**EGCR5101-Computer Architecture**

**Parametric Cache Simulator**

**By**

**Sathyanarayanan Ramesh Babu**

**800846311**

**Problem Statement**: Design and implement a parametric cache simulator and use it to design data caches suited for FFT. Study the data access pattern and include this study as part of your report. The simulator should model a memory hierarchy with data and victim cache. Assume two levels of cache, the LRU replacement policy, and

(i) write back with write allocate.

(ii) write through with no-write allocate policies.

**Simulator Inputs:**

* Date cache size in bytes.
* Associativity.

Direct mapped

2-way set associative

4-way set associative.

* Block size in bytes.
* Write policy.

Write back with write allocate

Write through with

* Victim cache size in blocks. (if 0 the system does not have a Victim cache)

**Fast Furiour Transform:** A fast Fourier transform (FFT) is an algorithm to compute the discrete Fourier transform (DFT) and its inverse. Fourier analysis converts time (or space) to frequency and vice versa; an FFT rapidly computes such transformations by factorizing the DFT matrix into a product of sparse (mostly zero) factors.

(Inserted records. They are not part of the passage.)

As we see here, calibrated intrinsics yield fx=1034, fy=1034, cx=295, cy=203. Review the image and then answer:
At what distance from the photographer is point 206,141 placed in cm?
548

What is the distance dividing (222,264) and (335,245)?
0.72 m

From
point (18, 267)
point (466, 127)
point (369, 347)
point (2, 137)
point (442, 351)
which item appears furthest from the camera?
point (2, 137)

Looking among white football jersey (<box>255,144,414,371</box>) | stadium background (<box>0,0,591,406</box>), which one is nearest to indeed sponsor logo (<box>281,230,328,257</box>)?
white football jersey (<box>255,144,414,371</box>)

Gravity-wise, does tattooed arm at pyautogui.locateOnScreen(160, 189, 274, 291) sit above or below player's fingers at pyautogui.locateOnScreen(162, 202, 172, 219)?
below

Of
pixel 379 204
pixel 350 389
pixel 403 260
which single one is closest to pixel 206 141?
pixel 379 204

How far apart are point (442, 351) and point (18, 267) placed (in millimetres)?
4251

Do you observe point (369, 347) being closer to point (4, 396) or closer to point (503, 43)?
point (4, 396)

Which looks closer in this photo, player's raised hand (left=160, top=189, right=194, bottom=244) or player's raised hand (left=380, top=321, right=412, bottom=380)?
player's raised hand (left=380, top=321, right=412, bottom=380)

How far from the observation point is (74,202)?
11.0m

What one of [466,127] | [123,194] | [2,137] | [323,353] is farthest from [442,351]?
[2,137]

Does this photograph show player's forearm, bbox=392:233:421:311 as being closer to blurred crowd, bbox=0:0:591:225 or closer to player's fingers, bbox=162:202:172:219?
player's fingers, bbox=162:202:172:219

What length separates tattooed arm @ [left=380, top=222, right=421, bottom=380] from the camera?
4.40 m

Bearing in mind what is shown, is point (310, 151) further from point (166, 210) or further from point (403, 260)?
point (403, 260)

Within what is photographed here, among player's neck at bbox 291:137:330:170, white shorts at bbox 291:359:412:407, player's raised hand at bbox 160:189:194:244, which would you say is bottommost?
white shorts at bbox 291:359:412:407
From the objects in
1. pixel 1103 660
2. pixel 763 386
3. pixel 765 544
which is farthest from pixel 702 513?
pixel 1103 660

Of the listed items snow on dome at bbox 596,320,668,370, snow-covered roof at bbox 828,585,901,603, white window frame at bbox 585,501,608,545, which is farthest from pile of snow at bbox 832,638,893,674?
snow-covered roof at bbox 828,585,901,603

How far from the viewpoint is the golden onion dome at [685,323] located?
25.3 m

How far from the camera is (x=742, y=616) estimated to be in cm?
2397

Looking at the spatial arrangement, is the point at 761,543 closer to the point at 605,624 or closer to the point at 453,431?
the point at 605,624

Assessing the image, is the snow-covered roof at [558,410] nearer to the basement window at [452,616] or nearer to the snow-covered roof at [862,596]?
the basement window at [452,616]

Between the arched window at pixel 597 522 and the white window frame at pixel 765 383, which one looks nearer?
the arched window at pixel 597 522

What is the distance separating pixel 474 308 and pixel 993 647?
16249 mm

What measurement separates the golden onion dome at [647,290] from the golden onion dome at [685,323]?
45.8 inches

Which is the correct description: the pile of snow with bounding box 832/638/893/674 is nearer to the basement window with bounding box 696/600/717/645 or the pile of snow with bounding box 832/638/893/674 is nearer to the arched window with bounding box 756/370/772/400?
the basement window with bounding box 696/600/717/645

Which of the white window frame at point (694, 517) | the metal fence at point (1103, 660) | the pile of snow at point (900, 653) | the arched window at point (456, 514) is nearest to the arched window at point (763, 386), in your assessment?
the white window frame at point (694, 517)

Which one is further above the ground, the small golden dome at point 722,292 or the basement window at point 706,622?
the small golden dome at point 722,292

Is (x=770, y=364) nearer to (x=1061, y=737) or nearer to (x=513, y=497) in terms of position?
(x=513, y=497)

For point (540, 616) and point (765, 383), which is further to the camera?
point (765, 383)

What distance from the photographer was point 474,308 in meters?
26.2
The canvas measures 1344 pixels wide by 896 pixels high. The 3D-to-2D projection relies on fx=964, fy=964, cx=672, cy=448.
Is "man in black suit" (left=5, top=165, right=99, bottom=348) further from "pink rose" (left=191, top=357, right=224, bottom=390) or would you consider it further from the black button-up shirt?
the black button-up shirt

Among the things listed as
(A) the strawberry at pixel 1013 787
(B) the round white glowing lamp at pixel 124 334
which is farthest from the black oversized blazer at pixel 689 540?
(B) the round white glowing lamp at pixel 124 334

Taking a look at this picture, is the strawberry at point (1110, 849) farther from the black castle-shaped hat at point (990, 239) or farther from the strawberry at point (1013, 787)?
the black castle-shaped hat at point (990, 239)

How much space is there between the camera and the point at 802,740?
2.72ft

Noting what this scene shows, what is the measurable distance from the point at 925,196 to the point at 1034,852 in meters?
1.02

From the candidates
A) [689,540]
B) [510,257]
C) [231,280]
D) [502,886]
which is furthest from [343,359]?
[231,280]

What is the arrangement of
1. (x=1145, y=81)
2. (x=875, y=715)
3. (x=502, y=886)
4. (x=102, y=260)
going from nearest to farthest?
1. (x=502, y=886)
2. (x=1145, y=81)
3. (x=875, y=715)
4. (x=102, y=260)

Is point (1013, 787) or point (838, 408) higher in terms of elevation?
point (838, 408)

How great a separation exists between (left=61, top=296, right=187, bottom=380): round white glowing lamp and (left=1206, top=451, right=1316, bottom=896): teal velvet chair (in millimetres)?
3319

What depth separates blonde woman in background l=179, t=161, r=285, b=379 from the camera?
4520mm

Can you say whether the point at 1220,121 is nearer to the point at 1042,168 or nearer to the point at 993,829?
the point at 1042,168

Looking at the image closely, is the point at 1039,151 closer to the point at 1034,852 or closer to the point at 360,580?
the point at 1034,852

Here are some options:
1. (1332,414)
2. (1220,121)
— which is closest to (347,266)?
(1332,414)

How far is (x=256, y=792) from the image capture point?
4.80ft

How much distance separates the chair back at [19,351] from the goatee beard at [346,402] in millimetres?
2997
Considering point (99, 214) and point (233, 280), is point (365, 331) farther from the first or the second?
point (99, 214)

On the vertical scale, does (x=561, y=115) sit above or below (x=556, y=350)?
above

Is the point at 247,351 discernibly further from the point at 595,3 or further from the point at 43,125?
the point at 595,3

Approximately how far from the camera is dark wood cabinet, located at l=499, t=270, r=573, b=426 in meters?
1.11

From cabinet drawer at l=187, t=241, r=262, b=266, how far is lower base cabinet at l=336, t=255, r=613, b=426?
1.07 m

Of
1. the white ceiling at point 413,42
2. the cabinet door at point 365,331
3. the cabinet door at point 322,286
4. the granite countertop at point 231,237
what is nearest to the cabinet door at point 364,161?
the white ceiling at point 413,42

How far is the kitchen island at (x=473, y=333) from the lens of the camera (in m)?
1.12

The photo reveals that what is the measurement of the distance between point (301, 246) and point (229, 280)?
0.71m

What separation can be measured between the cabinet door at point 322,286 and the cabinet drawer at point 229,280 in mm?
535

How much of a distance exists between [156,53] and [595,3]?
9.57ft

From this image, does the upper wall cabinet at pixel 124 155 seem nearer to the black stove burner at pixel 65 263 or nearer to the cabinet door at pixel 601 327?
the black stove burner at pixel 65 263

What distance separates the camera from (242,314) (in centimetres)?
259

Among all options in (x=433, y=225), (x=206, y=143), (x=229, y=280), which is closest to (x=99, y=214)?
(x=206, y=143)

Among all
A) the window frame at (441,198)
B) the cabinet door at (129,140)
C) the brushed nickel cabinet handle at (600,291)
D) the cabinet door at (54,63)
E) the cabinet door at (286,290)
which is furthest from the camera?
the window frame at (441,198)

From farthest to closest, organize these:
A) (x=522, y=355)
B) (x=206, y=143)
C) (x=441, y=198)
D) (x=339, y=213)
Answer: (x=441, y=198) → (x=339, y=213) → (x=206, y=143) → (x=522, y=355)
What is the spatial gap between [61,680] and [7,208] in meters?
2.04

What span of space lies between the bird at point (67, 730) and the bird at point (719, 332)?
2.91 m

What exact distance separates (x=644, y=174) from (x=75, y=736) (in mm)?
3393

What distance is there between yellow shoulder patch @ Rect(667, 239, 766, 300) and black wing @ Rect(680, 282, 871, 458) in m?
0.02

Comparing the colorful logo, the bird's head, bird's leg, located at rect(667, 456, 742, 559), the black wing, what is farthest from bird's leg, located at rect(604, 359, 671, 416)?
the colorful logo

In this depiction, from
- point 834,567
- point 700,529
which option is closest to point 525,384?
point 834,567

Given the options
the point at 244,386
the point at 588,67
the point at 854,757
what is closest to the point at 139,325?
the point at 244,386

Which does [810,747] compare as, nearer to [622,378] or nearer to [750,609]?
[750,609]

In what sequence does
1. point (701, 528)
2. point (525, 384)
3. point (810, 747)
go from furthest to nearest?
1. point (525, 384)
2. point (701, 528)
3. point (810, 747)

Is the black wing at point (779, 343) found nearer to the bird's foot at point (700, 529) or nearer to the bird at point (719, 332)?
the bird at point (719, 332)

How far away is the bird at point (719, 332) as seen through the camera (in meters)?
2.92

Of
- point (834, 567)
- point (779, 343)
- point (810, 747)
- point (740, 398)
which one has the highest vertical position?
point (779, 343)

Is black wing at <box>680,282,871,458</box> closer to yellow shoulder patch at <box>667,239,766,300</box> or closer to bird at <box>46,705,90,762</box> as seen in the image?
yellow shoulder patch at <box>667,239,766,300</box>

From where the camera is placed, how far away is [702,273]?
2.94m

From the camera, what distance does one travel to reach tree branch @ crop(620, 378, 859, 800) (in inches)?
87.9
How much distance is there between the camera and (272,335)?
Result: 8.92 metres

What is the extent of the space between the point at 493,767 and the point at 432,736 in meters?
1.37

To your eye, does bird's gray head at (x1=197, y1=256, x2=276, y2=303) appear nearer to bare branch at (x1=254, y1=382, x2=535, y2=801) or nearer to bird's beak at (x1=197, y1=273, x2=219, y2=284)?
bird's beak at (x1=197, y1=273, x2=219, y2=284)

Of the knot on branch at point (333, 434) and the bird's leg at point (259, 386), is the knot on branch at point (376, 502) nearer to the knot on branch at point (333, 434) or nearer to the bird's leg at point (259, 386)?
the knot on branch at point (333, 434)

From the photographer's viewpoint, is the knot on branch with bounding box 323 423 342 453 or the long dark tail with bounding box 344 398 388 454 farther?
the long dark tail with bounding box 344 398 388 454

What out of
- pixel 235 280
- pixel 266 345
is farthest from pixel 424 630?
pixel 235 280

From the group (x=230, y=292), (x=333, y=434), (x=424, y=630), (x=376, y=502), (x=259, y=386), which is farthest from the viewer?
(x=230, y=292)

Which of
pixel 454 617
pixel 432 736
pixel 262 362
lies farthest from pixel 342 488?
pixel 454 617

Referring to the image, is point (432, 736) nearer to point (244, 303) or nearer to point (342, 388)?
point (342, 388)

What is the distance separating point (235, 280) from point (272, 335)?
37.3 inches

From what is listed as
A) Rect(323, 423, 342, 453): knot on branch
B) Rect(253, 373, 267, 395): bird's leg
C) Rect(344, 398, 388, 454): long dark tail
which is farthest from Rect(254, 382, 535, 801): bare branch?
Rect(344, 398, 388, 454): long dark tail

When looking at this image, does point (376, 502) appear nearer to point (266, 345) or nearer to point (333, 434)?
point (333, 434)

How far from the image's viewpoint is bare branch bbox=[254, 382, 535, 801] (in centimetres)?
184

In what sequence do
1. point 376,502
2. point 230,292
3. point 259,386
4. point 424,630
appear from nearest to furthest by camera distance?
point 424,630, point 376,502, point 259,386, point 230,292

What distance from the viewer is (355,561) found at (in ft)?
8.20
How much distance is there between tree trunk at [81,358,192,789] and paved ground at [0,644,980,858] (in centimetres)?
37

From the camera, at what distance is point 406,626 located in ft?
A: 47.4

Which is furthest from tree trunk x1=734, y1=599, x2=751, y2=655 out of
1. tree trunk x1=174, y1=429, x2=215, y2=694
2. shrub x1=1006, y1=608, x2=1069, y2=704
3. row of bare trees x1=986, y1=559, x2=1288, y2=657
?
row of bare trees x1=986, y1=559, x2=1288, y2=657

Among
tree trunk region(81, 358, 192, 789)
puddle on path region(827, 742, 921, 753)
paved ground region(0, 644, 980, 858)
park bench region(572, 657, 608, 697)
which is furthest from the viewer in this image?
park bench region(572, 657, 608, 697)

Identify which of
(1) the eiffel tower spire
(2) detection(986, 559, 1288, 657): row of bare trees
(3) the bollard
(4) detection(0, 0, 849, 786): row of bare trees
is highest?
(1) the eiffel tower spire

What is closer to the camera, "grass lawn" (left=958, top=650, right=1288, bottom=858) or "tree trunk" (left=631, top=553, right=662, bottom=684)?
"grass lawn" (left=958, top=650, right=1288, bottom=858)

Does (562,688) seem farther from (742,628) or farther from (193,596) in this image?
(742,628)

The “.c” file and the compiled executable are attached with file that is being submitted.

**Creating a Tracefile:** Tracefiles return all the memory accesses done by our program. Hence allowing us to have peek into the memory access pattern and other dynamic operations (such as cache) inside a computing system.

The tool used to create the tracefile in the format used by my cache simulator is valgrind’s “lackey”.

valgrind --tool=lackey --trace-mem=yes FFTarg.c >>trace.txt

**Input file format:** The tracefile generated is of the following format.

<type of memory access> (<runtime address generated>, <size of the datatype accesed>)

Under type of memory access we have:

* L-Load
* S-Store
* M-Modify
* I-Immediate data

For the design, 2 of such tracefiles were used. Few line example of a tracefile is as follows:

* S 7ff000390,8
* I 0040051f,3
* I 00400522,4

The generated tracefile was copied or saved in the form of the “text” file and interfaced with the program.

**Design challenges and Code Walkthrough:**

**Stage1: Address Parsing:**

The given trace file format has to be parsed and we have to break the given addresses into 3 parts.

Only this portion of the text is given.